Отрывок со страницы:
------------------------------
В-третьих, не определён пол ни того лица, от которого исходит поэтическое обращение, ни того, к кому оно адресовано. В политической трактовке мужчина обращается к мужчине, в лирической — сложнее: героем стихотворения может быть как мужчина, например, неженатый юноша, согласно Ли Чан-чжи 李長之 (1910–1978), так и женщина, например, незамужняя девушка, согласно Вэнь И-до 聞一多 (1899–1946), а они, в свою очередь, могут или сравнивать себя соответственно с однополым им растением, что, к примеру, С. Куврёр грамматически показал его мужским родом: le carambolier, или переносить это сравнение на лицо противоположного пола.
 
В-четвёртых, расходятся мнения о ботаническом референте термина чан-чу 萇楚. В комментариях Кун Ин-да и Чжу Си он отождествлён с китайскими названиями карамболы ян-тао 羊桃 или яо-и 銚弋 85, чему последовали Дж. Легг и С. Куврёр, но современные словари определяют его как актинидию86, а китайские комментаторы и переводчики вариативно идентифицируют с синонимичным наименованием последней ми-хоу-тао 獼猴桃, хотя и предпочитают карамболу87.
 
В-пятых, вызывает споры смысл выражения у-чжи 無知 (буквально: „отсутствие знания“), на первый взгляд означающего тут бессознательность, бесчувственность и беззаботность, соответствующие как растению, так и молодому существу или беспутному правителю, чему следует большинство переводов (Дж. Легг, С. Куврёр, А.А. Штукин, Юань Юй-ань, Е Ман). Однако в таком случае оно выпадает из параллельного ряда с у-цзя 無家 („отсутствие семьи“) и у-ши 無室 („отсутствие жилища“), поэтому ещё Чжэн Сюань его отождествил с отсутствием „пары“ пи (匹 pǐ), т.е. подруги или жены, исходя из того, что в словаре „Эр я“ 爾雅 («Приближение к классике», III–II вв. до н. э.) есть определение: „чжи 知 — это пи 匹“, и некоторые современные комментаторы и переводчики согласились с данным пониманием (Б. Карлгрен88, Юань Мэй, Люй Хуй-вэнь)».
------------------------------
Предоставленные записи:
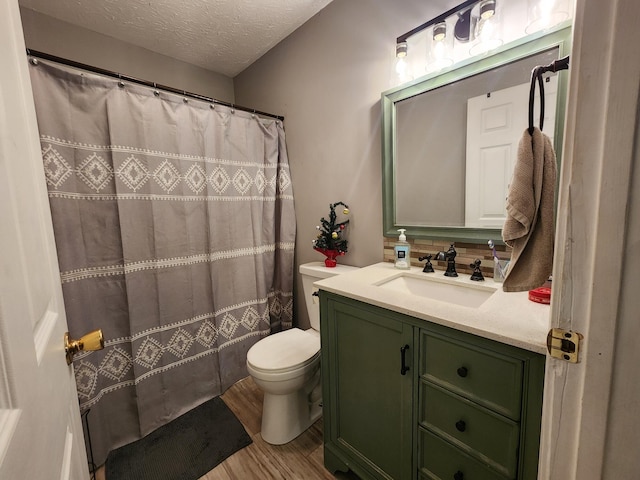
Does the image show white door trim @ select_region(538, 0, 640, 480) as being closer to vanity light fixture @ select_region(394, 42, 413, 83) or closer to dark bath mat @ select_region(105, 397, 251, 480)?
vanity light fixture @ select_region(394, 42, 413, 83)

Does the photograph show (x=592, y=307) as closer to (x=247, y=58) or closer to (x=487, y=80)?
(x=487, y=80)

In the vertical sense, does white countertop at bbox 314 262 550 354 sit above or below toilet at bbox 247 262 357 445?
above

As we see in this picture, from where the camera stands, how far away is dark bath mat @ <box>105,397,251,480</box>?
134cm

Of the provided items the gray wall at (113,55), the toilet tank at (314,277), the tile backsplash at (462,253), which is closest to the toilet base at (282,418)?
the toilet tank at (314,277)

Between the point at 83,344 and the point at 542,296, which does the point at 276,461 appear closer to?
the point at 83,344

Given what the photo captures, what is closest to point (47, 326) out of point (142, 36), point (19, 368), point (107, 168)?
point (19, 368)

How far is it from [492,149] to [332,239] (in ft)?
3.14

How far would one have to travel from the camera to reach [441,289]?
4.19 feet

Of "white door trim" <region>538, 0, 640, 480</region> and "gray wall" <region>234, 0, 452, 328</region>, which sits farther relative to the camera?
"gray wall" <region>234, 0, 452, 328</region>

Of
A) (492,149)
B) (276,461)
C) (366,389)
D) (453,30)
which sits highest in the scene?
(453,30)

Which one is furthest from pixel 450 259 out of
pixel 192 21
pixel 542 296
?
pixel 192 21

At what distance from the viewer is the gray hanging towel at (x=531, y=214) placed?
26.1 inches

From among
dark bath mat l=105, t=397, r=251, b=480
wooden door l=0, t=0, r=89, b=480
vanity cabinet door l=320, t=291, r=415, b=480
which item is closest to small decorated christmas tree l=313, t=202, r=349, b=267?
vanity cabinet door l=320, t=291, r=415, b=480

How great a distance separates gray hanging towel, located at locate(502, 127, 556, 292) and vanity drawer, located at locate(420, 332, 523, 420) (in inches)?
8.7
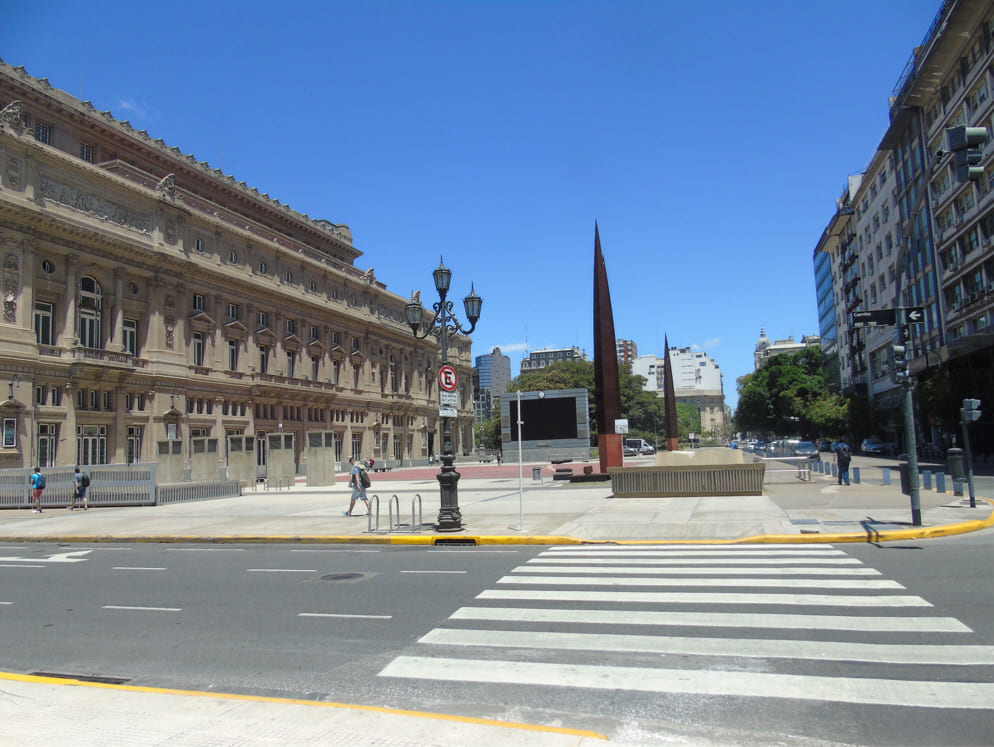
------------------------------
Задания для выполнения:
A - Кто, согласно отрывку о толковании стихотворения, отождествил выражение у-чжи с отсутствием «пары» пи?
B - Перепишите без изменений фрагмент отрывка о толковании стихотворения, который начинается со слов «В-четвёртых, расходятся мнения» и заканчивается словами «и предпочитают карамболу87.».
Записи для работы не понадобятся.

Ответы по заданиям:
A - Чжэн Сюань.

B -
В-четвёртых, расходятся мнения о ботаническом референте термина чан-чу 萇楚. В комментариях Кун Ин-да и Чжу Си он отождествлён с китайскими названиями карамболы ян-тао 羊桃 или яо-и 銚弋 85, чему последовали Дж. Легг и С. Куврёр, но современные словари определяют его как актинидию86, а китайские комментаторы и переводчики вариативно идентифицируют с синонимичным наименованием последней ми-хоу-тао 獼猴桃, хотя и предпочитают карамболу87.